Press "Enter" to skip to content

Rust Dust: 5. Tokenizer Redux with Error Handling

There’s a clear problem with the current implementation of the tokenizer library: it only covers the happy code path. We’ve skirted the possibility of an error with all the calls to unwrap(). This is perfectly fine in unit tests, where failing fast is appropriate, but product code must handle errors gracefully — the subject of this post. For an additional perspective, I start with an overview of error handling before Rust. If you’d rather continue reading about Rust, skip to section 2.

1. Evolution of Error Handling before Rust

Rust’s error handling is, in a way, a throwback to the 1960s, when languages had no support for exceptions. Back then, each fallible operation, e.g. file read or integer arithmetic, returned the status code which had to be acted upon locally. For example, in Fortran IV (IBM, 1956) an I/O error handler was a line label to which the program long-jumped in case of an error:

READ (unit, format, ERR=100) variable
100 CONTINUE
! Handle error here

Things were iffier when it came to the errors that were thrown entirely by the user code, like division by zero or integer overflow. In response, PL/I (IBM, 1964) was the first language to offer exceptions that could be used to handle such conditions declaratively:

ON ZERODIVIDE BEGIN;
    PUT SKIP LIST('Error: Division by zero detected!');
    /* Handle error */
END;

This advance was made possible by an important development in compiler design; from a mechanical translator of the high level code to the machine instructions, compilers began inserting logic that was never written by the programmer, e.g. runtime checks if the denominator is zero. Moreover, what compilers had to do to implement certain features depended on the instruction set and the OS, so compilers began optimizing for target architectures.

By the time the C language was released (Bell Labs, 1974) the concept of exceptions was well understood by language designers. And yet, Dennis Ritchie left it out entirely for two reasons:

  • Simplicity and performance. The original C compiler did not insert any logic that was not written by the programmer.
  • Interoperability. This was the time of many new operating systems and processors, and in order for a C program behave the same way in different environments, it had to be minimalistic.

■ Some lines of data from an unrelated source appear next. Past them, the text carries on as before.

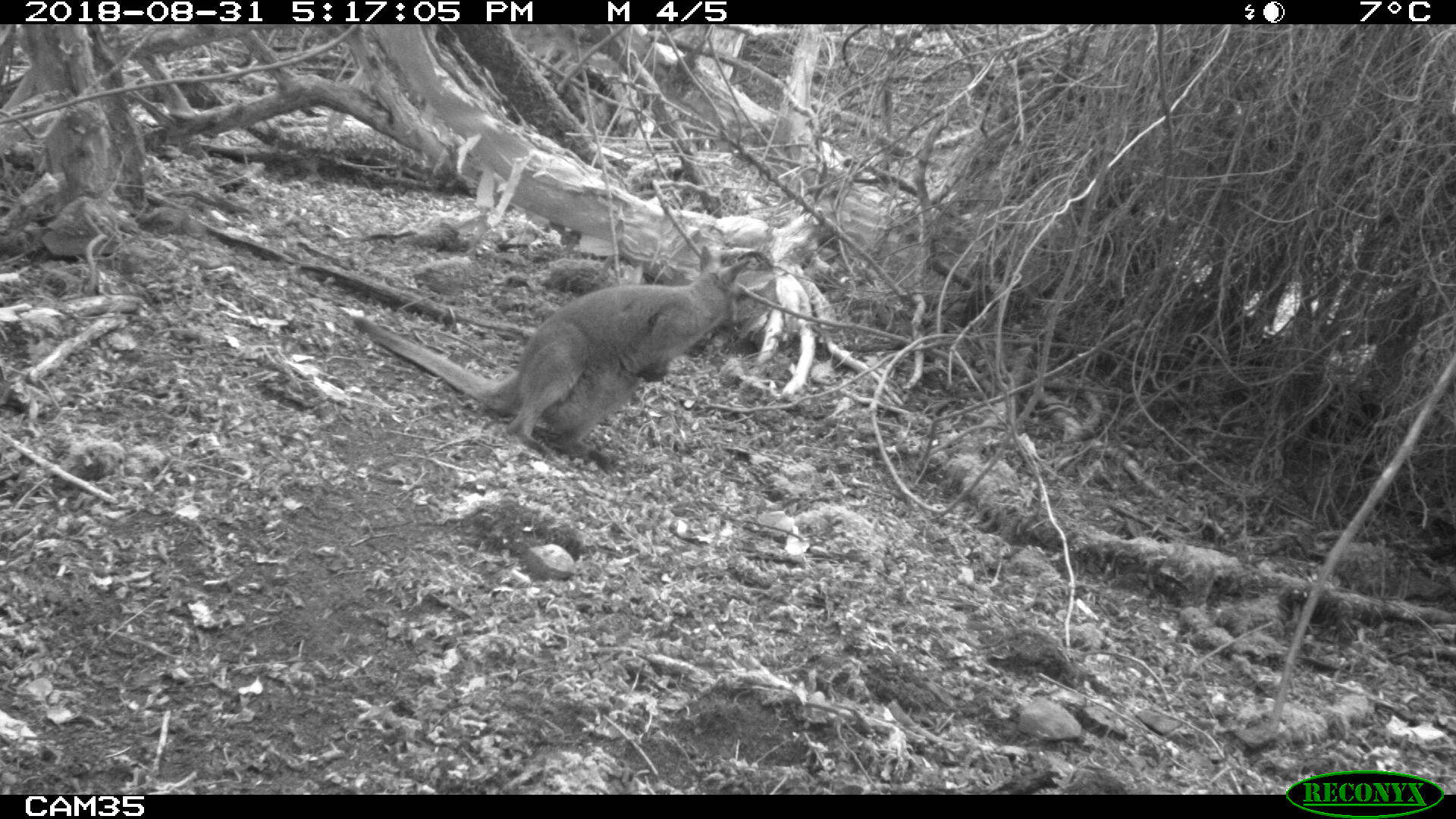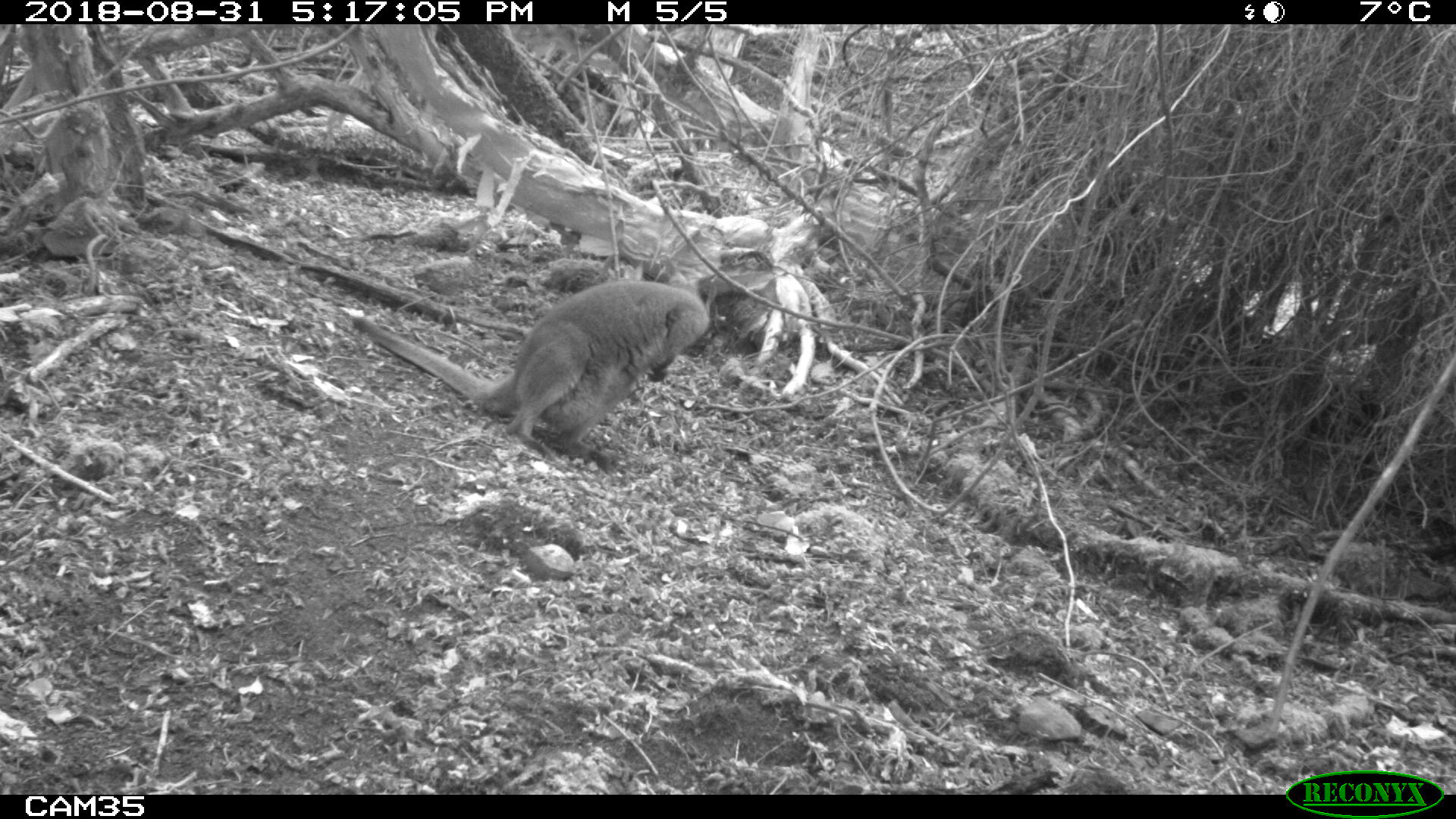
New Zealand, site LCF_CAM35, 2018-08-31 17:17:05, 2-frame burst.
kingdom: Animalia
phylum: Chordata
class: Mammalia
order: Diprotodontia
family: Macropodidae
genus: Notamacropus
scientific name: Notamacropus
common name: wallaby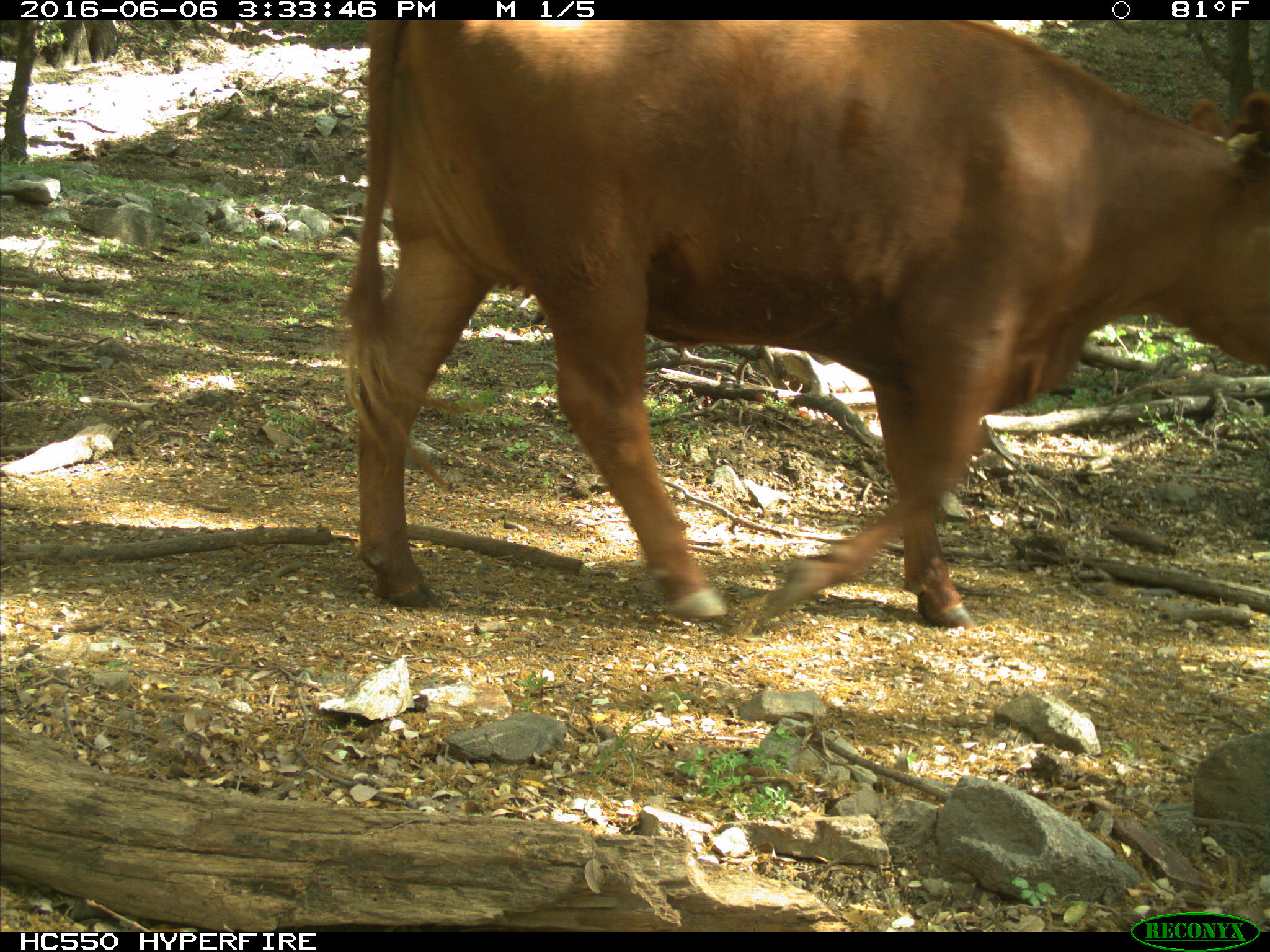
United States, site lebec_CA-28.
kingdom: Animalia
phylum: Chordata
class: Mammalia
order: Artiodactyla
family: Bovidae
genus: Bos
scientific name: Bos taurus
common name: domestic cow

C++ (AT&T Bell Labs, 1985) added exceptions — to the chagrin of many programmers. Without the support of a VM, exceptions proved expensive and more importantly unsafe. Many teams banned or severely restricted the use of exceptions in C++.

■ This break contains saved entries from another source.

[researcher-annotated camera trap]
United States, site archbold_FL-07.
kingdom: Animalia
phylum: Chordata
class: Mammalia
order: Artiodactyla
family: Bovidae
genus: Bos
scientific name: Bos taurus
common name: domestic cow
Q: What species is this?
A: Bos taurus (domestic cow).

All new computer languages like Java, C#, or Erlang run on a VM, enabling safe and efficient exception handling. (Not to mention all the interpreted languages like Ruby and Python, which are their own VM.) The price of this high-level convenience is low-level inefficiency. Many use cases, like systems programming, cannot afford a VM, and some use cases, like embedded systems, cannot even have it. Until recently, these use cases have relied squarely on C or C++.

The big change came in 2003 with the release of LLVM (Low Level Virtual Machine), a byte-code and compiler infrastructure that permitted rapid development of new low-level languages running directly on the processor, without a runtime VM. By 2010 two such languages were released: Go (Google, 2007) and Rust (Mozilla, 2009) — both ditching exceptions in favor of error propagation via complex return types.

2. Living without Exceptions

To reiterate, exceptions have these drawbacks:

  • Runtime overhead. Note, for example that Scala (EPFL, 2004), an advanced dual paradigm language that compiles to the Java bytecode, uses Java’s try/catch/finally blocks and the throw statement, just like Java, because these concepts are built into the JVM. (Most Scala programmers prefer to use the Try type, which hides these imperative verbs behind a more functional flow.)
  • A source of potential resource leaks due to early termination.
  • Undermines compiler’s ability to reason about the source code.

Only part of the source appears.